SUPPLIED MATERIAL ->
* BEGIN *
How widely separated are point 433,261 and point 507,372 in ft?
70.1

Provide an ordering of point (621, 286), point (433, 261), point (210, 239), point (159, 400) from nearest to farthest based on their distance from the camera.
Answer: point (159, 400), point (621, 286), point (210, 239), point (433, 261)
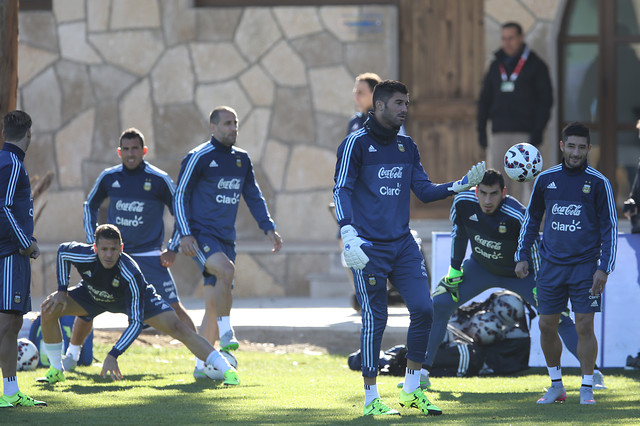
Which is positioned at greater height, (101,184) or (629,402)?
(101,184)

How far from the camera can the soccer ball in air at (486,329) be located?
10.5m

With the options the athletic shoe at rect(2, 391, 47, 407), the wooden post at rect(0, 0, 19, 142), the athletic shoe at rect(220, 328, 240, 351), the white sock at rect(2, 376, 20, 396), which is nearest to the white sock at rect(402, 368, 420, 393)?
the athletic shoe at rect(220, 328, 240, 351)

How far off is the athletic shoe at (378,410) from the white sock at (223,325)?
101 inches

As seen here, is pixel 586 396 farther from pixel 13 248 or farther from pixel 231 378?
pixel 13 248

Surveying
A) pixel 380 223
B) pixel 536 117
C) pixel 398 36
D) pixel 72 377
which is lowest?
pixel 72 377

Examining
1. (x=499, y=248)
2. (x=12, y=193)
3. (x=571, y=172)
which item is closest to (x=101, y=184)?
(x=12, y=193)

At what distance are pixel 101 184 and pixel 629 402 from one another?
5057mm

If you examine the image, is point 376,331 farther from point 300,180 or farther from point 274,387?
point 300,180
* END *
* BEGIN *
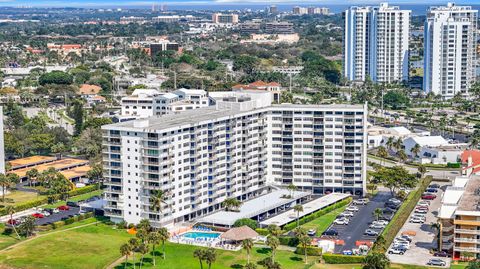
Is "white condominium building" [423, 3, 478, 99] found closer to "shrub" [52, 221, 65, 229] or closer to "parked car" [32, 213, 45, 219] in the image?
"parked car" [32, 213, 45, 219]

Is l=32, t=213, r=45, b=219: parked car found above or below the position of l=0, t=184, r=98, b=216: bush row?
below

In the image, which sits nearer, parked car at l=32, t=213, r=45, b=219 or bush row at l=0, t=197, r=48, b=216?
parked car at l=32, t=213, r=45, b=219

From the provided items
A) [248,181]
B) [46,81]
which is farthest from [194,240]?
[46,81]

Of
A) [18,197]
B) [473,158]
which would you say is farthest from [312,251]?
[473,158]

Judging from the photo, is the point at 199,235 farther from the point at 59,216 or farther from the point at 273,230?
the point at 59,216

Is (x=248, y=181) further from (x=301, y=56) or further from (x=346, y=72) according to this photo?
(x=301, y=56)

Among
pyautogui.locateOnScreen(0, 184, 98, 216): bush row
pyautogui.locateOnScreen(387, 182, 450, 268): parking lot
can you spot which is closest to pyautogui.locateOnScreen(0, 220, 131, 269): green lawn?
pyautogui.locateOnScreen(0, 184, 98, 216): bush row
* END *
* BEGIN *
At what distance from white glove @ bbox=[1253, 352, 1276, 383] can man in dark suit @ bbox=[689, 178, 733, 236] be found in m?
* END *
PROBLEM DESCRIPTION ->
Locate every line in the entries that contains the word "farthest", treating uppercase and lowercase as different, and copy each of those lines.

EXERCISE RESPONSE ->
Provide an ordering of point (621, 286), point (433, 261), point (210, 239), point (159, 400) from nearest to farthest based on their distance from the camera.
which is farthest from [194,240]?
which would you say is farthest from [312,251]?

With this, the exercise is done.